Instructions for the task. Could you output the material from the line containing "How great a" up to and including the line containing "0.15 metres" as a JSON list of strings, with one string per line and blank lines left out?

The data.
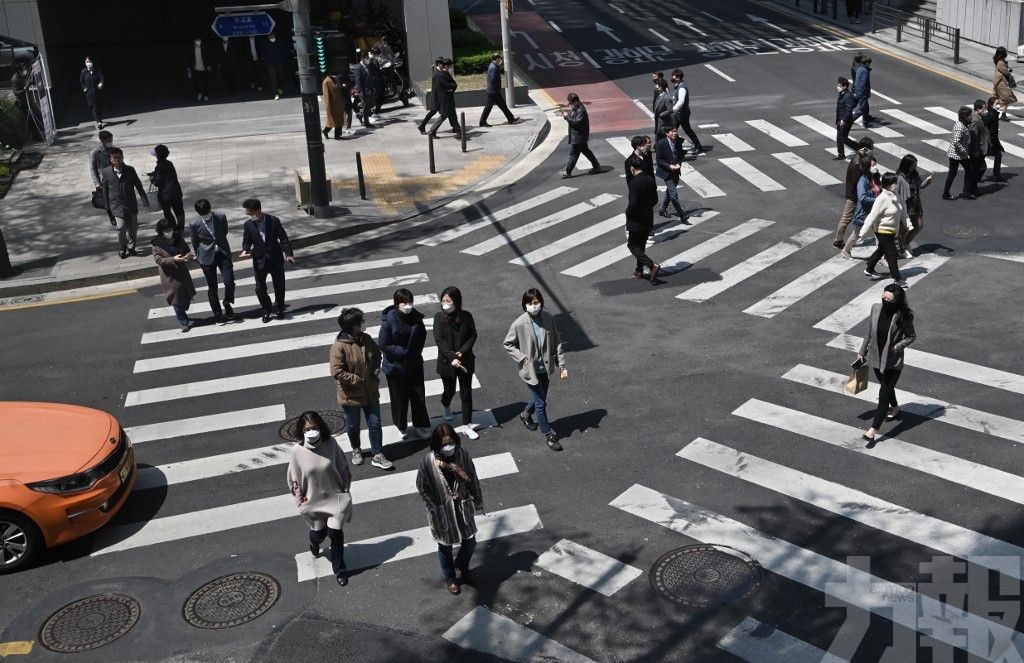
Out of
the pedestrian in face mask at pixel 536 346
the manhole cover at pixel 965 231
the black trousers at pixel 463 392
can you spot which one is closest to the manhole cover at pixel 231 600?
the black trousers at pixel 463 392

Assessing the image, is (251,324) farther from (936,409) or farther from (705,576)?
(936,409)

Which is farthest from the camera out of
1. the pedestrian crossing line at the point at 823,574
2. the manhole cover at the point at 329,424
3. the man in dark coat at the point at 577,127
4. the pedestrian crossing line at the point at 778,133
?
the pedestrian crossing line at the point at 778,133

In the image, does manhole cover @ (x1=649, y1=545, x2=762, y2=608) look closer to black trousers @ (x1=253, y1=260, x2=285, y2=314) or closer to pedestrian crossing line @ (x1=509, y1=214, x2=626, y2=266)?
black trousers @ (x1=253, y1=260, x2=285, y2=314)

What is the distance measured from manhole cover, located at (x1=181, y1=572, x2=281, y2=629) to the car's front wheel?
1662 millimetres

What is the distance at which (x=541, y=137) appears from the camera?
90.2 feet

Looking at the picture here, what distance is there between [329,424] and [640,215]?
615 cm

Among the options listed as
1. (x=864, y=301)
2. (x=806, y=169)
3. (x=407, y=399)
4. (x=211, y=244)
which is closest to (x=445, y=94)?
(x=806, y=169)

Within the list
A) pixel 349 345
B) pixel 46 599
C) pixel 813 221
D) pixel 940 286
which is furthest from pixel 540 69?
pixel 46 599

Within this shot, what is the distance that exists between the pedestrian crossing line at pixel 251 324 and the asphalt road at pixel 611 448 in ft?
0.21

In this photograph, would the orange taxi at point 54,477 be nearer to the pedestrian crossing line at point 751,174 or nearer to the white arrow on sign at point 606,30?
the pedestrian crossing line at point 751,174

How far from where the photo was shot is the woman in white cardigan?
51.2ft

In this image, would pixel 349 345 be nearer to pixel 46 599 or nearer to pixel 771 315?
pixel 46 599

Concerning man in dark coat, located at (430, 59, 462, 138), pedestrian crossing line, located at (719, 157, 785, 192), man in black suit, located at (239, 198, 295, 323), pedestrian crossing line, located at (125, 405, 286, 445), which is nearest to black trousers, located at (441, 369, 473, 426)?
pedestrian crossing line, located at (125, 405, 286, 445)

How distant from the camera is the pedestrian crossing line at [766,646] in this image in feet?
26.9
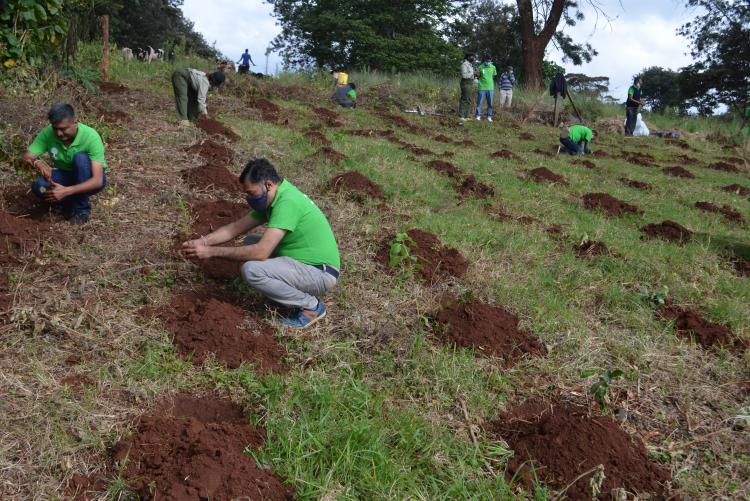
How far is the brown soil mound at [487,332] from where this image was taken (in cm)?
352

---

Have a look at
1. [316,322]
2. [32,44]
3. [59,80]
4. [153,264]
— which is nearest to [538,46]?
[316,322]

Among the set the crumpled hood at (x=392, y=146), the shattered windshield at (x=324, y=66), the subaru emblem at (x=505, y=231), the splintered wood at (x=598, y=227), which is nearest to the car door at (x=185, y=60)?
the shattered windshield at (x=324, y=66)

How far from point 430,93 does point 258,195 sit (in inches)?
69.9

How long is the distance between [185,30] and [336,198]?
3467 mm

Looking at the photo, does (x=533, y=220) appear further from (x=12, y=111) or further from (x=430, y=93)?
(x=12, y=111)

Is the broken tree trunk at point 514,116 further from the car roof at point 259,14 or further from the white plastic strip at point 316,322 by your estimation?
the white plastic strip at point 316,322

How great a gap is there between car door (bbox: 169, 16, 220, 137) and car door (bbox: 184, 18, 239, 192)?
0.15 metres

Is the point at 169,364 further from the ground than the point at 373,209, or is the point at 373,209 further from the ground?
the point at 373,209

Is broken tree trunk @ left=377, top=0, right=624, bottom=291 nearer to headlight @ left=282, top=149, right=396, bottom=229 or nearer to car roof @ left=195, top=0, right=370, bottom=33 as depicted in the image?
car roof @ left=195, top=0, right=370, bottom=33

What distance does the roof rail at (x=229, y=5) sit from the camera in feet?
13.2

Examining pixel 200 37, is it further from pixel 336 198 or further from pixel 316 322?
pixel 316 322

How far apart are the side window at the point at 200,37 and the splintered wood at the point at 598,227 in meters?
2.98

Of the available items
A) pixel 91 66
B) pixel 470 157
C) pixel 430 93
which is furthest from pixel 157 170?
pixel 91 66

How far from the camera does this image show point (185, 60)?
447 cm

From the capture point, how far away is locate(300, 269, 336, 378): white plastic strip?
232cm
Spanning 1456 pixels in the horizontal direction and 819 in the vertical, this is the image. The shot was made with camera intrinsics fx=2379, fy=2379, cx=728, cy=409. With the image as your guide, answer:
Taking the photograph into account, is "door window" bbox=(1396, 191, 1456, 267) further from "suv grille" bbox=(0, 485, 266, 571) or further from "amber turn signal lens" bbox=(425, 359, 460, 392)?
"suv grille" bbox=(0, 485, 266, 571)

Answer in full.
[
  "How great a gap is there between car door (bbox: 169, 16, 220, 137) and car door (bbox: 184, 18, 239, 192)?",
  "0.15 metres"
]